The anti-Viltrumite category is extremely short. Viltrumites are not just strong fliers; they are a species whose durability is so extreme that ordinary anti-super measures usually serve only to slow, misdirect, or inconvenience them. If a weapon or creature can reliably kill a Viltrumite, it belongs in a rare class of strategic threats. Known examples include:
Other Viltrumite-level beings, because Viltrumites are most consistently harmed by opponents in their own physical class.
Space Racer’s gun, whose blasts are described as indestructible and lethal to Viltrumites.
Rognarr, one of the few species in the galaxy known to be able to injure and kill Viltrumites through raw physical force.
The Scourge Virus, the most important biological counter ever used against the species; it killed 99.9% of the Viltrumite population, leaving only about 50 survivors.
This creates a very clear benchmark. Most “anti-super” weapons are tactical threats. Anti-Viltrumite weapons are strategic threats. They are rare, usually alien, often difficult to deploy, and important enough to shape interstellar politics rather than just single battles.
An orbital threat is any attacker or weapon system that can engage Earth from space, survive the transition from orbit to atmosphere, and force a response before ordinary militaries can meaningfully react. The Coalition’s champion-evaluation program treats this as a separate defensive category, which implies that surviving in atmosphere is not enough; a world must also be able to answer danger arriving from above it.

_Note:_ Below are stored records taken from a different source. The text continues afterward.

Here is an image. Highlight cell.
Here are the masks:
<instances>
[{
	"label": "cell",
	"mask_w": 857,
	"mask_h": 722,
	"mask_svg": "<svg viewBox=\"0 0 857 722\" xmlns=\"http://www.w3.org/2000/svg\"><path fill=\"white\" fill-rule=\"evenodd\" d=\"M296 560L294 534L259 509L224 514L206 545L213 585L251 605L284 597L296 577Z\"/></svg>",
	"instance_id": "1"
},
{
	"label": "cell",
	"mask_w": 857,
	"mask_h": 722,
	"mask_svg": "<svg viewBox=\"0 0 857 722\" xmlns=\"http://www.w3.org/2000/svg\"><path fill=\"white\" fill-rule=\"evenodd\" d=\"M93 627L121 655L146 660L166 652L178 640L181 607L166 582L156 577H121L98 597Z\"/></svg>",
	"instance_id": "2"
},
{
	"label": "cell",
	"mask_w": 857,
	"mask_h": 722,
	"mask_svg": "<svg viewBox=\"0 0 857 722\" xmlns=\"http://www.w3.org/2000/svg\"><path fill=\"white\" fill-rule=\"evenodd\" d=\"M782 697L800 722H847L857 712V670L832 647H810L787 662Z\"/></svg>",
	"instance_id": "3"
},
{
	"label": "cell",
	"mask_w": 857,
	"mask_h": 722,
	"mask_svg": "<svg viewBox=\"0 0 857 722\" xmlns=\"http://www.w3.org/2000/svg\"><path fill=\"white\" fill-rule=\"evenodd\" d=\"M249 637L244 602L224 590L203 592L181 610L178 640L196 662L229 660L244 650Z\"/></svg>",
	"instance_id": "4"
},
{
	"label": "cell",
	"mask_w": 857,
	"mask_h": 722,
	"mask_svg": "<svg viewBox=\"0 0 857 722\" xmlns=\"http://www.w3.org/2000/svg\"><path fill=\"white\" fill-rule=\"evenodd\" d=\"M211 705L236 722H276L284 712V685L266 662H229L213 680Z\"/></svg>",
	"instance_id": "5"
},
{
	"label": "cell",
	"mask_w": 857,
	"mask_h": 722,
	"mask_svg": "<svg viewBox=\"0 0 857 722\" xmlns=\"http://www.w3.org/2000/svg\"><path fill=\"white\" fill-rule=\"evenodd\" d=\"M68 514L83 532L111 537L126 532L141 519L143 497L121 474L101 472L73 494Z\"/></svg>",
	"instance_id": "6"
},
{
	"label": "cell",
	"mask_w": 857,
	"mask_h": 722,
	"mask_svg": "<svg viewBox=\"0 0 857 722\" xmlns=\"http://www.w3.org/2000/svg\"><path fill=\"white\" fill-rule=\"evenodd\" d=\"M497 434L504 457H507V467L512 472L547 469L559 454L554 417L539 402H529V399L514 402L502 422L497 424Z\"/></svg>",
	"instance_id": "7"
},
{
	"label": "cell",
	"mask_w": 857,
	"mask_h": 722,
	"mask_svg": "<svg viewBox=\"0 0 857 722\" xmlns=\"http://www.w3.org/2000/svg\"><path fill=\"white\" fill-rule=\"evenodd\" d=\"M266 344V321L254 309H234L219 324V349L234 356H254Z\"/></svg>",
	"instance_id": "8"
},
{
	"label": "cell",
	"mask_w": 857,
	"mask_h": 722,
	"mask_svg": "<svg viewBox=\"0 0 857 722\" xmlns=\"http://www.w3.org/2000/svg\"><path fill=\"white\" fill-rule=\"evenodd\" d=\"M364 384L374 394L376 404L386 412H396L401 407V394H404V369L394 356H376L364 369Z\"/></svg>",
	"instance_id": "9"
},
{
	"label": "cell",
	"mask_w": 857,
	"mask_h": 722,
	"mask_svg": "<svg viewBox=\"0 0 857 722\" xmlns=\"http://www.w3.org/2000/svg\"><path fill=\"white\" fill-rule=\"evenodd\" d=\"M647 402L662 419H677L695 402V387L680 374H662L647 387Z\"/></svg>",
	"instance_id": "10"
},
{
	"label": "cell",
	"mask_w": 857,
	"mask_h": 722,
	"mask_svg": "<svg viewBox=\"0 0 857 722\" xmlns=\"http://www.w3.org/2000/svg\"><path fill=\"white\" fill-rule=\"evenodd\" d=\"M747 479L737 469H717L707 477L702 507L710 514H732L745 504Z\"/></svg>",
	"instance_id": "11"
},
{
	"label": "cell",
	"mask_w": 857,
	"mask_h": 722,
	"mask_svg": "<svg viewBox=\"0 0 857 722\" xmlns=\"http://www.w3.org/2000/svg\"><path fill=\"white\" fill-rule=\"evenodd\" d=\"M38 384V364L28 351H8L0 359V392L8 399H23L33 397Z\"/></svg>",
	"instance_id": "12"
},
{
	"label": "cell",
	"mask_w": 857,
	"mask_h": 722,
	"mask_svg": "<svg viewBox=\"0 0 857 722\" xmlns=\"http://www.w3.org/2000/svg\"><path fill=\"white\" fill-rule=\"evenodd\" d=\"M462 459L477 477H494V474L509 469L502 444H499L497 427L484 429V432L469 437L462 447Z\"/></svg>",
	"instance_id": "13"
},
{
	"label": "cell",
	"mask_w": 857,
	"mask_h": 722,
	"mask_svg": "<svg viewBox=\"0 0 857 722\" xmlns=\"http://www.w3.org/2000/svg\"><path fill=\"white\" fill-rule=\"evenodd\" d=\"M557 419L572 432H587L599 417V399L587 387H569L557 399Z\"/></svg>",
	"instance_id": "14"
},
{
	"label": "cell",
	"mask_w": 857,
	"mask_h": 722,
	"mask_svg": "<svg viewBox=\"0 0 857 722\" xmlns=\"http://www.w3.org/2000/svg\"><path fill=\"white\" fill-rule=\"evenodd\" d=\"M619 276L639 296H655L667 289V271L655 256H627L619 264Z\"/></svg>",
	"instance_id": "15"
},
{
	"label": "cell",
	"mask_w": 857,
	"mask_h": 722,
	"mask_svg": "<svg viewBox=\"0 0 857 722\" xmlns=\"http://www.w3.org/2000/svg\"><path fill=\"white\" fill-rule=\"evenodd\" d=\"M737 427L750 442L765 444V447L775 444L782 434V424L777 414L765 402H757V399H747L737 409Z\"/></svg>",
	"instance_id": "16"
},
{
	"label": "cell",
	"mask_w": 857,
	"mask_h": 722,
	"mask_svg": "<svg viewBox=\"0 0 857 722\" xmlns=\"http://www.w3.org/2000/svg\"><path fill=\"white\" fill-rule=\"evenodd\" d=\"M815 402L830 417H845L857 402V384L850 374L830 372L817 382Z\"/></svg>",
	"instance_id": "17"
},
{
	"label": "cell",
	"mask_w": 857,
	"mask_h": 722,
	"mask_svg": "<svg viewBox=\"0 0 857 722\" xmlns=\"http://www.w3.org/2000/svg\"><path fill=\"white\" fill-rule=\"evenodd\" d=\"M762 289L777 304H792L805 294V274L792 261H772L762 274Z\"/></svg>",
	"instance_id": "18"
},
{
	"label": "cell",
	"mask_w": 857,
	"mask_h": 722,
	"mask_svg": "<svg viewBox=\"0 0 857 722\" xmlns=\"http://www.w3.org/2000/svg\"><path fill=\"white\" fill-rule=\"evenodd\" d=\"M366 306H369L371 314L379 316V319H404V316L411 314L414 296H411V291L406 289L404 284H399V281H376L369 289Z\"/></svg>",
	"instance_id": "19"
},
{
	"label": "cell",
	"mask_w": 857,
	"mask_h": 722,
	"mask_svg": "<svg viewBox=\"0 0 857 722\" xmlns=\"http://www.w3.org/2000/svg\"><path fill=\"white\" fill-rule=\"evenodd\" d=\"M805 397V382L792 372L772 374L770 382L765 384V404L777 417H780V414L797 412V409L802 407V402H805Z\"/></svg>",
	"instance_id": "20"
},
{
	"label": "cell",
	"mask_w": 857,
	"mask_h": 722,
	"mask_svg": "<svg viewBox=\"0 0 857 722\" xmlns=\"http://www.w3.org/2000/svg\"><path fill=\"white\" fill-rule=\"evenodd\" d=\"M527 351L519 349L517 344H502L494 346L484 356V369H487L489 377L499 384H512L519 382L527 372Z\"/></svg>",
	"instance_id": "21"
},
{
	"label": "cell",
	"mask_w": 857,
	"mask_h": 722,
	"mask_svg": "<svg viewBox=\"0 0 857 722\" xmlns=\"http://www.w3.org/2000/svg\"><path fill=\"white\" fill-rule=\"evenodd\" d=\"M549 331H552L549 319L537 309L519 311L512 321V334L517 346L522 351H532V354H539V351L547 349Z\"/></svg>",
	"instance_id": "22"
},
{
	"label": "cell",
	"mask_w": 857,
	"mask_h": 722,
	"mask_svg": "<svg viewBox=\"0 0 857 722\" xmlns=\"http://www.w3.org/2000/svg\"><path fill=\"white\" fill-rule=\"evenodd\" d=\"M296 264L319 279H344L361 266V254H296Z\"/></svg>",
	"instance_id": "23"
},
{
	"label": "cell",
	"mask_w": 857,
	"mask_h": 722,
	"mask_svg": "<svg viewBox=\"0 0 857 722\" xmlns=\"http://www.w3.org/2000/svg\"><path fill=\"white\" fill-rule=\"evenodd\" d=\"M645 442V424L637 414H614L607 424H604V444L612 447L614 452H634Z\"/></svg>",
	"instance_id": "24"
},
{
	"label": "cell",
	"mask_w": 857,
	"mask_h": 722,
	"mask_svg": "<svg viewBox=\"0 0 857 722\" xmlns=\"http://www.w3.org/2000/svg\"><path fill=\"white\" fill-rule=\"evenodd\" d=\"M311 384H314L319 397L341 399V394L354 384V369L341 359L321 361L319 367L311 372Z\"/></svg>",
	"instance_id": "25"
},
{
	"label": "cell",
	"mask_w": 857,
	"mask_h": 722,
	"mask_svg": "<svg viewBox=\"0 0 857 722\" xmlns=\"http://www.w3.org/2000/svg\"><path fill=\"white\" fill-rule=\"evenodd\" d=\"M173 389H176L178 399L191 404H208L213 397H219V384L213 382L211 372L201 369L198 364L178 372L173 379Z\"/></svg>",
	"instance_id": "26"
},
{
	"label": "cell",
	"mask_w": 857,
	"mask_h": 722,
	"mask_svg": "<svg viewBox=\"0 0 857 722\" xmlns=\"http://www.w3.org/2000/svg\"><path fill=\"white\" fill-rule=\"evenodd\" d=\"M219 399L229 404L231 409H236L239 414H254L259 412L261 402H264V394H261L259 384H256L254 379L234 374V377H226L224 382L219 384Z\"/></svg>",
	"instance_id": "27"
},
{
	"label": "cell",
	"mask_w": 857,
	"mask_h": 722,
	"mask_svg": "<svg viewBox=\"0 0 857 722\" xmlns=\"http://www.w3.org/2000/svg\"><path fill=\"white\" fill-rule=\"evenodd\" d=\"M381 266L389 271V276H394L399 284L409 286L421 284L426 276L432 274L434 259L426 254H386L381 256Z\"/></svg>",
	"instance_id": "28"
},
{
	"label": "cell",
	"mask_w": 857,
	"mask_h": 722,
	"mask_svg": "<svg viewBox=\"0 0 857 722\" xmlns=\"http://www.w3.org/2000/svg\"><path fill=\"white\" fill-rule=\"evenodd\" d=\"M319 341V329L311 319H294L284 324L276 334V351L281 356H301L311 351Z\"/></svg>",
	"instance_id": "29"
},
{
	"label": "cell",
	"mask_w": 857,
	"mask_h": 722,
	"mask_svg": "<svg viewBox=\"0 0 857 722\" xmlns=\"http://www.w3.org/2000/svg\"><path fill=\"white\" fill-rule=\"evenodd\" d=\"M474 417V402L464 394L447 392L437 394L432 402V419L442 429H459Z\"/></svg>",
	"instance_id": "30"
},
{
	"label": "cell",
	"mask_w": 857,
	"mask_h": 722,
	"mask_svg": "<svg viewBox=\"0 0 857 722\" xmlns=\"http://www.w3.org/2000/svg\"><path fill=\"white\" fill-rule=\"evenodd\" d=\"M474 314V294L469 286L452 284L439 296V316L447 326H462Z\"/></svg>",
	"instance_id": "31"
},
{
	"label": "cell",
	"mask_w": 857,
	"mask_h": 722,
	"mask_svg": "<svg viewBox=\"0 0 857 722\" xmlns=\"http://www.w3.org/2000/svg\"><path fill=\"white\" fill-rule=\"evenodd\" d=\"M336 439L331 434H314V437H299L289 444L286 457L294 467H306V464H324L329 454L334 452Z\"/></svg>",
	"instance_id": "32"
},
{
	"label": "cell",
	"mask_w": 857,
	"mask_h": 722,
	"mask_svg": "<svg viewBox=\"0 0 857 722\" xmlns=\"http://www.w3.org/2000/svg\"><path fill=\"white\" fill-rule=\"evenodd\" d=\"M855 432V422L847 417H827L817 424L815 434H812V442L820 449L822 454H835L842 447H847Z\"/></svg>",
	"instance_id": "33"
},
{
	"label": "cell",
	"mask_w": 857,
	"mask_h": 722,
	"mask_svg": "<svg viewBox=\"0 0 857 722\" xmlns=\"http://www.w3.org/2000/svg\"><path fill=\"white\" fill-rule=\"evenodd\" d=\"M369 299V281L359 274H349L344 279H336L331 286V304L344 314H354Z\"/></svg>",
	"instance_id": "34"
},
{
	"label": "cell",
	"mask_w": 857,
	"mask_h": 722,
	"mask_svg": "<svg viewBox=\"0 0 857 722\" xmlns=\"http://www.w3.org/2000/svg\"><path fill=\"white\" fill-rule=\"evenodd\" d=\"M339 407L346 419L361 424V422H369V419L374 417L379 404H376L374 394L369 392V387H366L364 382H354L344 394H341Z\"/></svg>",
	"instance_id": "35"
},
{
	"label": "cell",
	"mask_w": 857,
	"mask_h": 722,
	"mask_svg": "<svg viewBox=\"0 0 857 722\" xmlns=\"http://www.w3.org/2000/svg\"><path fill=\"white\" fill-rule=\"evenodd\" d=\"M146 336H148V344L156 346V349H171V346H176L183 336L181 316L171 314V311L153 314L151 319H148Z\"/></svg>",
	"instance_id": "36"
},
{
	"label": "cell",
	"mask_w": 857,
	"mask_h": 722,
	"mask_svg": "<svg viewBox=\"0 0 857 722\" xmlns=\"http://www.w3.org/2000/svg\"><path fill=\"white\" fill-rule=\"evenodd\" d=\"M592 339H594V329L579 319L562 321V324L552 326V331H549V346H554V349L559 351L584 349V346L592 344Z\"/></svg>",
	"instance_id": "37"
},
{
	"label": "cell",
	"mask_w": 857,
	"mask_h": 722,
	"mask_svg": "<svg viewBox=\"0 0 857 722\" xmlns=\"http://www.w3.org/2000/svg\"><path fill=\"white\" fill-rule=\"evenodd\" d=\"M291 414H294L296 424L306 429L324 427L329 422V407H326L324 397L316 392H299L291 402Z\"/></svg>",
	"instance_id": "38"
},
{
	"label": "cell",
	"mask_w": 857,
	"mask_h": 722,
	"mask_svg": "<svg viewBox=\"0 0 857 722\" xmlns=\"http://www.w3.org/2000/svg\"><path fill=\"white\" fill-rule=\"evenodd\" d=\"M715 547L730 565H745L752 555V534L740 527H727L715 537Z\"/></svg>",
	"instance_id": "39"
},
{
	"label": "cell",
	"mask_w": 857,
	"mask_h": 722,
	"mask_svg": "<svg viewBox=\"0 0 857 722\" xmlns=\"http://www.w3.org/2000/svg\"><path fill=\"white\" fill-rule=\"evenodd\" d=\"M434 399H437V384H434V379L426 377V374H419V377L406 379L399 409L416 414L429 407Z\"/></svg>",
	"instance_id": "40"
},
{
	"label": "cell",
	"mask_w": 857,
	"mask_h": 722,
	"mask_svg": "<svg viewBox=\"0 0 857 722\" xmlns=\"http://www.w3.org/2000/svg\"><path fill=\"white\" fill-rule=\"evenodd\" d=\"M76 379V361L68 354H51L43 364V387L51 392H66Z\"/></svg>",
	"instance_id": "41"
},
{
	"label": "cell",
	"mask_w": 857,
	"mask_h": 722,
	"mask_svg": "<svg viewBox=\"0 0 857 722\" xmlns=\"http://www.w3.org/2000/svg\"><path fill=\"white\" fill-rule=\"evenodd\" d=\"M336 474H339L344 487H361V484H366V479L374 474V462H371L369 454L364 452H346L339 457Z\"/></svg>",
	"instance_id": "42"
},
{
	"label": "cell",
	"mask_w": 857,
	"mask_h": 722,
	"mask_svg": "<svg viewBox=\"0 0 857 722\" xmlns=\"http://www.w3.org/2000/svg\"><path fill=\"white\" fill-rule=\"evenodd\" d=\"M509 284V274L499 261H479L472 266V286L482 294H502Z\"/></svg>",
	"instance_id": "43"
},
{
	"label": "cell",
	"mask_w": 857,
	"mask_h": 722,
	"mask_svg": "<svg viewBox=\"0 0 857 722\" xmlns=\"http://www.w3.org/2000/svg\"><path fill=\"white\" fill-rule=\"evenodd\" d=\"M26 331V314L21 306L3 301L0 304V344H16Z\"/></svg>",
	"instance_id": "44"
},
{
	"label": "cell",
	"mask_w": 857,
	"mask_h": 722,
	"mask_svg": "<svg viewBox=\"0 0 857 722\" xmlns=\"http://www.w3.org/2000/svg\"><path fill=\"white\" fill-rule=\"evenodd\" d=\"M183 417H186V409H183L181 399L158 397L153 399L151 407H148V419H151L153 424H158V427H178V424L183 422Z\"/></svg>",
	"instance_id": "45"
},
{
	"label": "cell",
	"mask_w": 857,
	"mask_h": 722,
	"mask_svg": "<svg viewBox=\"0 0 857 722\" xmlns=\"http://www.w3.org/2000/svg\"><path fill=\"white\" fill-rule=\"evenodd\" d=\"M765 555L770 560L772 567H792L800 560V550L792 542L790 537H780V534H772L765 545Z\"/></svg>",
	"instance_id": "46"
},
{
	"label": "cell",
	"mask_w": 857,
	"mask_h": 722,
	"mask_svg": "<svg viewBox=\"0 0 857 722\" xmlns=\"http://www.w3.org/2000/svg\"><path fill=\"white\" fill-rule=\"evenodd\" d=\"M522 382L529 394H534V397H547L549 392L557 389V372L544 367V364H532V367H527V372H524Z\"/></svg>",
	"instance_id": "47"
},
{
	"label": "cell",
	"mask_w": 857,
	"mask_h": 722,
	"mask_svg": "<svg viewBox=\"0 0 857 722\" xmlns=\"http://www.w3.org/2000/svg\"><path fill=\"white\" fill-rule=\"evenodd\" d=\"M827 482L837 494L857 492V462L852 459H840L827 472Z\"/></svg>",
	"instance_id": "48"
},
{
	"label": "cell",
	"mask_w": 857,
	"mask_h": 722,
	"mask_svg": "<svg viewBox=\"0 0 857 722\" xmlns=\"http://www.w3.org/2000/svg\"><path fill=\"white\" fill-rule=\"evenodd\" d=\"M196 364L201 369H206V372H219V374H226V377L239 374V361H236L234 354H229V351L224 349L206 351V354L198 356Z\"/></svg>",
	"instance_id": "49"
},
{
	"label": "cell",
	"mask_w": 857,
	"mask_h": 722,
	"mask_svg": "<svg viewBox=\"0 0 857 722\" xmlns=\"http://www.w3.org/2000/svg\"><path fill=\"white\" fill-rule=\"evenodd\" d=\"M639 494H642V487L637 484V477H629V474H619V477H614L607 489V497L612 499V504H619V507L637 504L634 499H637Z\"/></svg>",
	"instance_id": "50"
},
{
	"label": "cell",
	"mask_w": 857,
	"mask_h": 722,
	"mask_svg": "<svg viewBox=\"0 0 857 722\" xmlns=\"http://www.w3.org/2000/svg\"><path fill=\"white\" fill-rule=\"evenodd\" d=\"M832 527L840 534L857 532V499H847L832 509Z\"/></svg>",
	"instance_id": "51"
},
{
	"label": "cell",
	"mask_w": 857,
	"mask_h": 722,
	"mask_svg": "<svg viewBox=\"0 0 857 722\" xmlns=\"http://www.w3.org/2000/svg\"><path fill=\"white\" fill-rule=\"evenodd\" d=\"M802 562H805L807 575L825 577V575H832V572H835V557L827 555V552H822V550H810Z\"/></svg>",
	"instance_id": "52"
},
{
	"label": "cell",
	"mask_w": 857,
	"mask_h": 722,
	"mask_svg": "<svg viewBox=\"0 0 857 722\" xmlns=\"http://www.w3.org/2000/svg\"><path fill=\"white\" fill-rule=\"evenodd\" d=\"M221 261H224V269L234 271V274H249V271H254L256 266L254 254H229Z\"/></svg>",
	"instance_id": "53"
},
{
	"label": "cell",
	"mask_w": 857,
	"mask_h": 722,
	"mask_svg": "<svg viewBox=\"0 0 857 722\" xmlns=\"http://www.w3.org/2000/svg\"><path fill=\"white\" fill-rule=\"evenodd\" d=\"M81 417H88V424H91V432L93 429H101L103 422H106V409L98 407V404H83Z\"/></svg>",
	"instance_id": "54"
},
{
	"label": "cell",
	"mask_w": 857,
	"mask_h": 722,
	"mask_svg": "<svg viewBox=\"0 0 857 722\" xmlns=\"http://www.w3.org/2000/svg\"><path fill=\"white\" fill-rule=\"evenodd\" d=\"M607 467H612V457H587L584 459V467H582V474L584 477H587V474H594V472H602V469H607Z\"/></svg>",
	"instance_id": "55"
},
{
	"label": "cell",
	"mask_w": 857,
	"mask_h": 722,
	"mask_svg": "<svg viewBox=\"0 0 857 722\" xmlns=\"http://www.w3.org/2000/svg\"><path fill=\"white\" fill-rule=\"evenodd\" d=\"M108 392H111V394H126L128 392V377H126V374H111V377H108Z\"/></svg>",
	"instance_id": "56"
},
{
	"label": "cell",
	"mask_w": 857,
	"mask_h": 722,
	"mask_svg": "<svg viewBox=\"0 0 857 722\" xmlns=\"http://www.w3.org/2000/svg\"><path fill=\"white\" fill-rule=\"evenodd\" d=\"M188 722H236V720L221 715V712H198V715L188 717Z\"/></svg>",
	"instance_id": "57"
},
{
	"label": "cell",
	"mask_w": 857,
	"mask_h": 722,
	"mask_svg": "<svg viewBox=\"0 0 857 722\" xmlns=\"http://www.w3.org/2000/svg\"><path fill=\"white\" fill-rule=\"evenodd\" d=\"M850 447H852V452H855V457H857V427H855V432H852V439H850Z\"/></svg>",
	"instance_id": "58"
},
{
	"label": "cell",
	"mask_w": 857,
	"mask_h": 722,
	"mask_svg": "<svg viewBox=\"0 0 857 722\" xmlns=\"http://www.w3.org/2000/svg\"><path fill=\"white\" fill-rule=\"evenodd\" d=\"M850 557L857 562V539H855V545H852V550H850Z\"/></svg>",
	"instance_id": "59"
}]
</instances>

Viltrumites are the clearest personal-scale orbital threat. Nolan explicitly tells Mark that he should be able to hold his breath for at least an hour in space, while later species summaries describe Viltrumites as able to survive in outer space without aid, hold their breath for up to two weeks, and protect themselves during reentry. That means a Viltrumite can move from orbit to surface without a ship, without air support, and without the normal constraints that define aircraft or missiles.
Tech Jacket-class armor belongs in this category as well. The suit grants flight, durability, protection, and ranged energy output, which makes it a model for the kind of technology that can participate in true space-to-surface combat rather than simple atmospheric heroics. Once a force can fight in vacuum and then strike a city minutes later, it has crossed out of ordinary super-crime and into orbital warfare.
For campaign use, the benchmark ladder can be read this way:
Small arms: enough for humans, vulnerable operatives, and many non-durable targets.
Anti-super arms: enough for enhanced humans, cyborgs, armored heroes, monsters, and many local or regional threats.
Anti-Viltrumite threats: rare counters that can actually kill or cripple top-tier imperial bodies.
Orbital threats: anything that can attack from space, survive vacuum and reentry, and force planetary-scale response.
In short, the setting’s real dividing line is not “superhuman versus non-superhuman.” It is whether a force is merely dangerous on Earth, dangerous to major supers, dangerous to Viltrumites, or dangerous from orbit. Those four thresholds define most meaningful escalation in the world two years after Omni-Man’s betrayal.